One night, he wandered away while I was still constructing. He'd never done that before, and I felt a little pang, wondering if the last time had truly been the last time we'd play this game. But I kept adding levels, whether he cared or not, eventually using pretty much every block in a cantilevered marvel nearly four feet high. I turned around and watched him in the sun room, making truck noises with his Tonka bulldozer. "Ta-ni," I sing-songed. I had to repeat it before he looked up. And then he saw. His eyes and mouth formed perfect circles before the grin started, the cat-like glee at impending destruction.

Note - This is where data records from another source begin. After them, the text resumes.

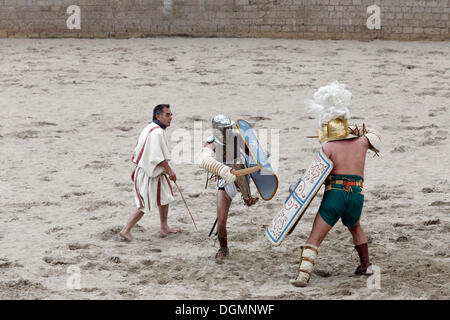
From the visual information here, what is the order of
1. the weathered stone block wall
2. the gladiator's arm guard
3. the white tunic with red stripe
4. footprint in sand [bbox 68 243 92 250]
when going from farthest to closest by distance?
the weathered stone block wall → the white tunic with red stripe → footprint in sand [bbox 68 243 92 250] → the gladiator's arm guard

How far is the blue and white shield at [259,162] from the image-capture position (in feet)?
21.2

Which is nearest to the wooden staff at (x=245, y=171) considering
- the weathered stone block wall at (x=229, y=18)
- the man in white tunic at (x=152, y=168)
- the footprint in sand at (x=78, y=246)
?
the man in white tunic at (x=152, y=168)

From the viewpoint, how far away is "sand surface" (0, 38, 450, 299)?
6629 mm

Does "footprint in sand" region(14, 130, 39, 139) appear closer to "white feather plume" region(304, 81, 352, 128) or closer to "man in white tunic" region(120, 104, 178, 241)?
"man in white tunic" region(120, 104, 178, 241)

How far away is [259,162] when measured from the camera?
6.41 meters

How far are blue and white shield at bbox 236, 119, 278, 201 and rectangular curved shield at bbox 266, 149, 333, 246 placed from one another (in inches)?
9.3

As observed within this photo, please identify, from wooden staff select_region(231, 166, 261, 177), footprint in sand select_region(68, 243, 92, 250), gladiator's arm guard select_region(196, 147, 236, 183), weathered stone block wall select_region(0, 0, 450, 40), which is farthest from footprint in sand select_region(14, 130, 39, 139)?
weathered stone block wall select_region(0, 0, 450, 40)

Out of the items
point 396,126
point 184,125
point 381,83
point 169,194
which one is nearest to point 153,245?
point 169,194

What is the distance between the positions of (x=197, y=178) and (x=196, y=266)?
279 centimetres

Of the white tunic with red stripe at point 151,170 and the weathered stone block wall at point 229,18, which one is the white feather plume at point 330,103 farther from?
the weathered stone block wall at point 229,18

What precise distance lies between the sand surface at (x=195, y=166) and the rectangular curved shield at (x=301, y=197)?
1.48 ft

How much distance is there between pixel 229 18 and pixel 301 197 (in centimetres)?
1185

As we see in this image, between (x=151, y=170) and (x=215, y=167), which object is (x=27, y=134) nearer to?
(x=151, y=170)

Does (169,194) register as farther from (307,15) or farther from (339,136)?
(307,15)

He ran in his drunken stagger past me, lurching to a stop a stubby arm's length from the tower. He drew in a breath, flung his arms forward —
But not all the way. His hands stopped a couple of inches from the tower, his eyes and mouth round again. Then the gleeful giggle, his hands back in mid-air, and he stopped again. He looked at me, flapped his hands while abject joy radiated from him. He stood there, laughing and dancing and anticipating, for probably two minutes. He was not yet two years old, so two minutes of delayed gratification was an eternity. Finally, he reached out, slowly, deliberately, placed both hands gently on the blocks, and slowly, deliberately, shoved. He stood stoically as the blocks collapsed with their wooden cacophony. In the silence, he turned to look at me again, gave a deep, satisfied sigh, and plopped down on the floor by the rubble.
That was the night I knew I loved that kid.